L'album è stato co-prodotto da Maurizio Loffredo e vedrà la luce a maggio di quest'anno ed è stato supportato e co-finanziato (come tutto il progetto) da Puglia Sounds Record 2020/2021, la nuova linea di intervento per sostenere e rilanciare il comparto musicale messa in campo da Puglia Sounds, il programma della Regione Puglia per lo sviluppo del sistema musicale regionale attuato dal Teatro Pubblico Pugliese.

Il rapporto tra Stefano - medico con alle spalle numerose esperienze artistiche sia qui in Puglia che a Roma - e Vincenzo è nato casualmente nel 2019, da una fitta corrispondenza di pezzi, spunti e idee che ha cementato il rapporto umano e musicale.

A dicembre il duo è finito su Rai Radio Live, il canale Rai dedicato alla musica dal vivo, all'interno di Ticket to Ride (qui il link per ascoltarlo), il palcoscenico virtuale dove si esibiscono artisti emergenti selezionati da Umberto Coccia. «In redazione il nostro progetto è piaciuto - racconta Stefano -  e hanno deciso di mandare in onda 5 canzoni.
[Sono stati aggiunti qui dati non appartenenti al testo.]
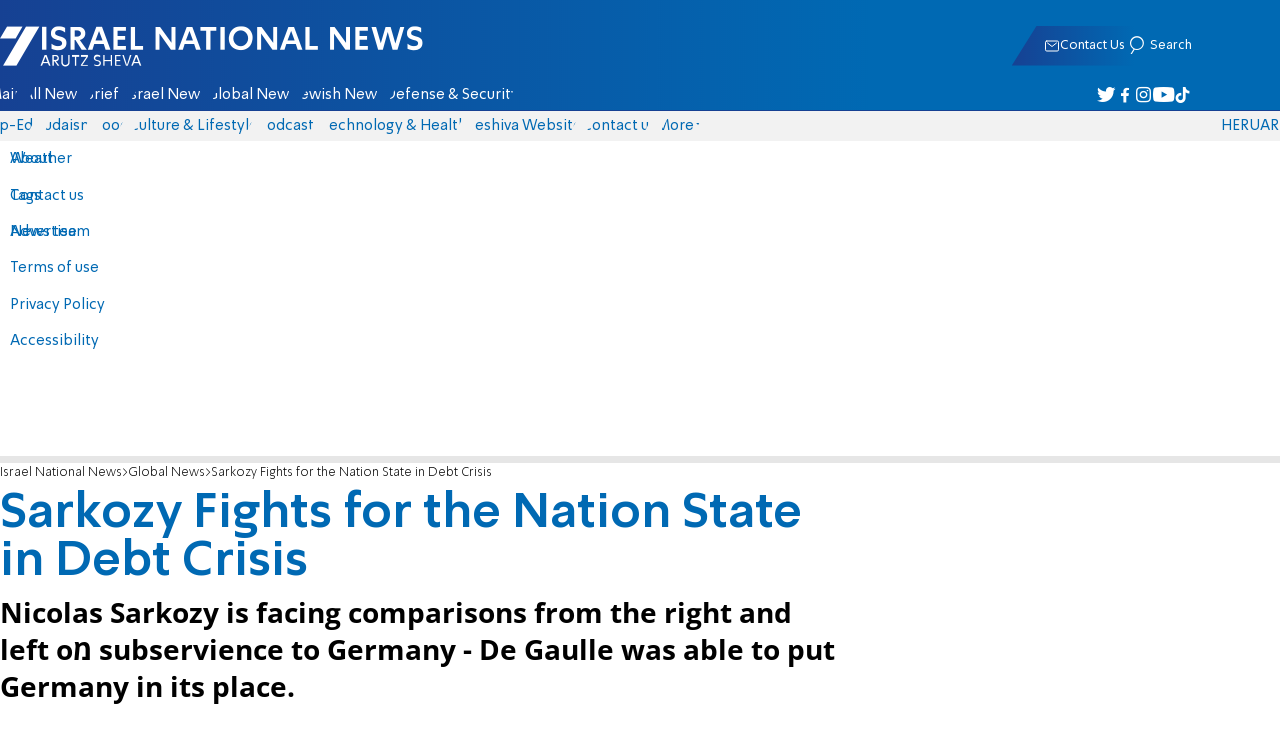

--- FILE ---
content_type: text/javascript; charset=utf-8
request_url: https://2.a7.org/_nuxt/BL9oGSQW.js
body_size: 119
content:
import{__plugin_vue_export_helper_default as i,createElementBlock as n,normalizeStyle as o,openBlock as h}from"#entry";const l={name:"SkeletonBox",props:{maxWidth:{default:100,type:Number},minWidth:{default:80,type:Number},height:{default:"1em",type:String},width:{default:null,type:String}},computed:{computedWidth(){return this.width||`${Math.floor(Math.random()*(this.maxWidth-this.minWidth)+this.minWidth)}%`}}};function a(d,r,t,m,u,e){return h(),n("span",{style:o({height:t.height,width:e.computedWidth}),class:"SkeletonBox"},null,4)}var c=Object.assign(i(l,[["render",a]]),{__name:"SkeletonBox"});export{c as SkeletonBox_default};
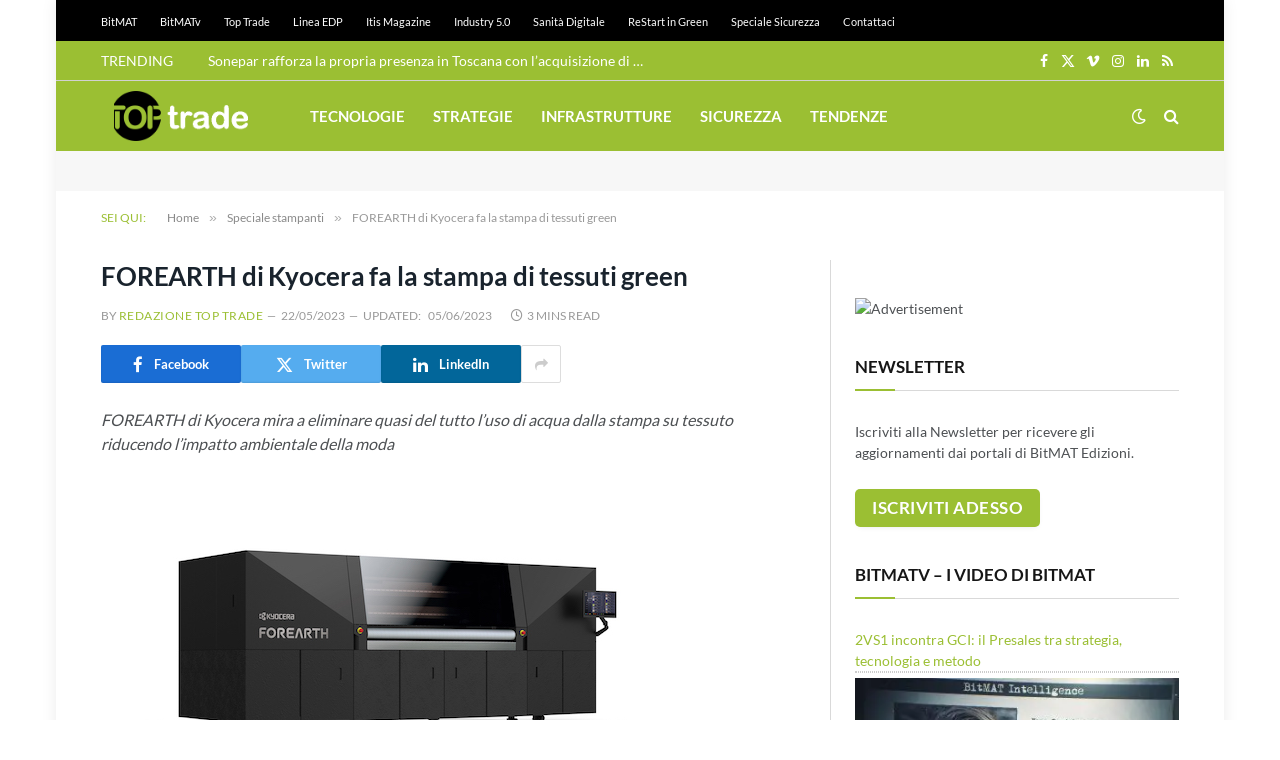

--- FILE ---
content_type: text/html; charset=utf-8
request_url: https://www.google.com/recaptcha/api2/aframe
body_size: 267
content:
<!DOCTYPE HTML><html><head><meta http-equiv="content-type" content="text/html; charset=UTF-8"></head><body><script nonce="NOxiNek_l2n74wkFUNyxrQ">/** Anti-fraud and anti-abuse applications only. See google.com/recaptcha */ try{var clients={'sodar':'https://pagead2.googlesyndication.com/pagead/sodar?'};window.addEventListener("message",function(a){try{if(a.source===window.parent){var b=JSON.parse(a.data);var c=clients[b['id']];if(c){var d=document.createElement('img');d.src=c+b['params']+'&rc='+(localStorage.getItem("rc::a")?sessionStorage.getItem("rc::b"):"");window.document.body.appendChild(d);sessionStorage.setItem("rc::e",parseInt(sessionStorage.getItem("rc::e")||0)+1);localStorage.setItem("rc::h",'1769908922360');}}}catch(b){}});window.parent.postMessage("_grecaptcha_ready", "*");}catch(b){}</script></body></html>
L'idea iniziale era di registrare in un pub ma le misure anti-covid l'hanno impedito. Per questo motivo abbiamo lavorato in studio. L'ultimo pezzo, Biancalancia, l'abbiamo scritto due settimane prima. Sarà un po' diverso da come suonerà nell'album». 

Album che sarà composto da 10 pezzi. Alcuni già usciti come singoli (“Non sono nato ieri”, “Senza cuore”, “Tequila” e “Samurai”), altri in fase di costruzione con sonorità principalmente indie e cantautorali ma inclini a tante altre contaminazioni come quella di un certo alt rock inglese (vedi i Radiohead, da sempre grande passione di Stefano). 

Un disco di mutuo soccorso «come l'esordio di Venditti e De Gregori (Theorius Campus, 1972). I due, musicalmente e contettualmente distanti, uscirono con un unico lp perché, squattrinati, avrebbero pagato a metà la produzione», spiega Stefano. 

La metà dei brani di Biancalancia nascono dalla "penna" di Raesta, l'altra metà di Vinvè ma spesso uno interviene nel lavoro dell'altro. Come "Samurai", pubblicato il 18 dicembre scorso. «La base è quella di "Vienna" un pezzo anglofono che scrissi diversi anni fa. L'abbiamo svuotato dei contenuti originari e ne abbiamo dato nuova forma grazie ad un bel lavoro partecipato. Samurai è stato costruito così, durante una cena tra amici».